* **Supplied data**:
_____

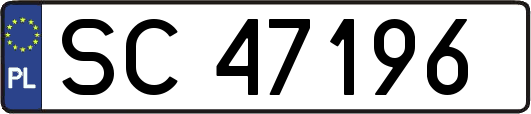 SC47196
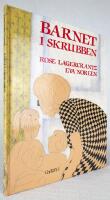 Barnet i skrubben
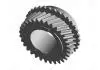 Шестерня 4-ї передачі КПП Chery Amulet, Karry Aftermarket A11-3AA015311149AA (фото 3)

_____

* **What the exercise asks**:
Your task is to repeat, word for word and with no picture, every line from the one that contains "Barnet i skrubben" through the last line of the data.

* **Response to the exercise**:
 Barnet i skrubben
 Шестерня 4-ї передачі КПП Chery Amulet, Karry Aftermarket A11-3AA015311149AA (фото 3)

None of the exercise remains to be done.